Stanford University students and Le Grand Student Space Initiative students have teamed up and have launched and recovered several weather balloons. The Stanford students taught their Le Grand counterparts how to solder wires and do other hands-on activities. Stanford students were in Le Grand this week to launch another weather balloon.
Stanford University students and Le Grand Student Space Initiative students have teamed up and have launched and recovered several weather balloons. The Stanford students taught their Le Grand counterparts how to solder wires and do other hands-on activities. Stanford students were in Le Grand this week to launch another weather balloon.

Le Grand Union Elementary School District students are reaching for the stars.

In collaboration with Stanford University students who love exploring space, eight sixth- through eighth-grade Le Grand Student Space Initiative students recently launched their own weather balloon at a Hollister park.

It ascended to 75,000 feet and was airborne for two or three hours, landing in the mountains west of Carmel Valley. It traveled 22 miles. Scott Borba, Le Grand superintendent, said a principal friend of his in the Carmel area recovered the balloon and he will pick it up shortly.
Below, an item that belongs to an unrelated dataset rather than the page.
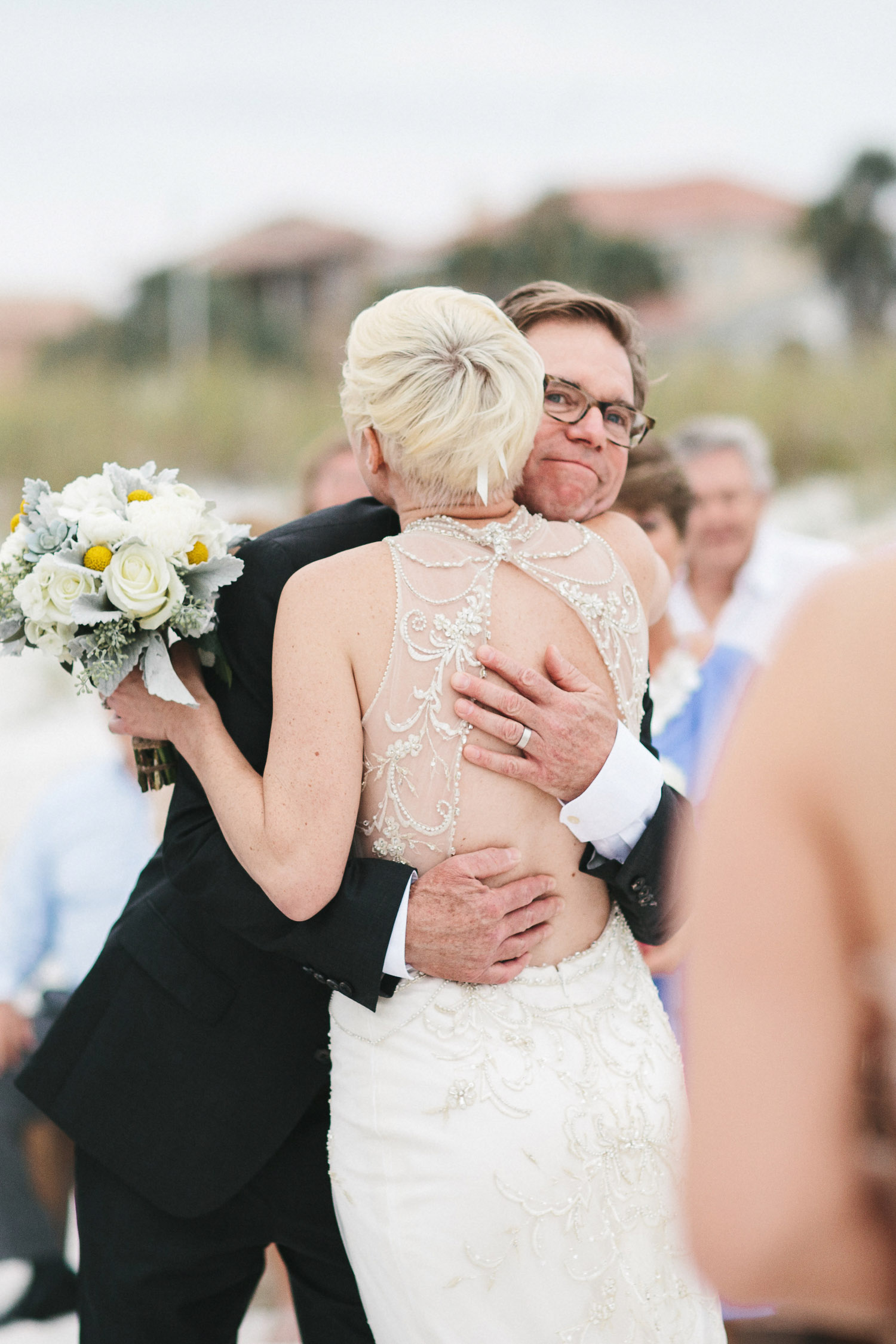 Someplace Wild Destination Wedding Photographer-705.jpg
The Le Grand students’ balloon was a 12×12 Styrofoam box covered with lots of duct tape. It had an external mercury thermometer, a GoPro camera, GPS tracker, parachute and the payload — a homemade cupcake.

Le Grand’s weather balloon launch was the outgrowth of chance circumstances unfolding last September. A Stanford University balloon was recovered in the Le Grand/Planada area and a connection was made between local students and nine university students.

Via teleconferencing, Borba’s students have met with their Stanford counterparts three times and planned their next missions. They learned how to gather, assemble and then launch the required materials.

The Stanford students were back this week to launch another weather balloon from Le Grand Elementary School.

Borba said the Stanford students were friendly and helpful.

“I have been in education for 18 years and this was one of the best days in my career,” Borba recalls about meeting the Stanford students in Brigantino Park. “They learn from each other; I see my students have opportunities with the world’s brightest kids. It felt like they were equals. It was an amazing learning experience.”

Cadence Duelo, 14, a Le Grand eighth-grader, enjoyed the experience.

“It was really fun, definitely a once-in-a-lifetime experience. They’re fun to work with,” she said.

Cadence wants to become a pediatric nurse. She said the Stanford students were relaxed and relatable. The Stanford students taught their Le Grand counterparts how to solder wires and do other hands-on activities associated with space exploration.

Borba says this is just the first year of many for the students to collaborate on the weather balloon project. He said it’s a good image for his students, showing them they too can go to Stanford and study engineering one day.

Borba hopes the camera in the Le Grand weather balloon worked and it captured incredible high-altitude pictures of the coastline, as well as recording temperatures from the flight.

Space exploration and hobnobbing with Stanford students isn’t going to stop anytime soon.

“It felt like a once in a lifetime opportunity for the students and I hope we will continue the relationship for years to come. I hope to take students to Stanford to see them in action. I’m excited that this is just the beginning,” Borba said.

When Le Grand students launched their weather balloon, it was out of sight in a couple of minutes. Like their Stanford comrades, local students formed the Le Grand Student Space Initiative. Soaring to new heights is in their future.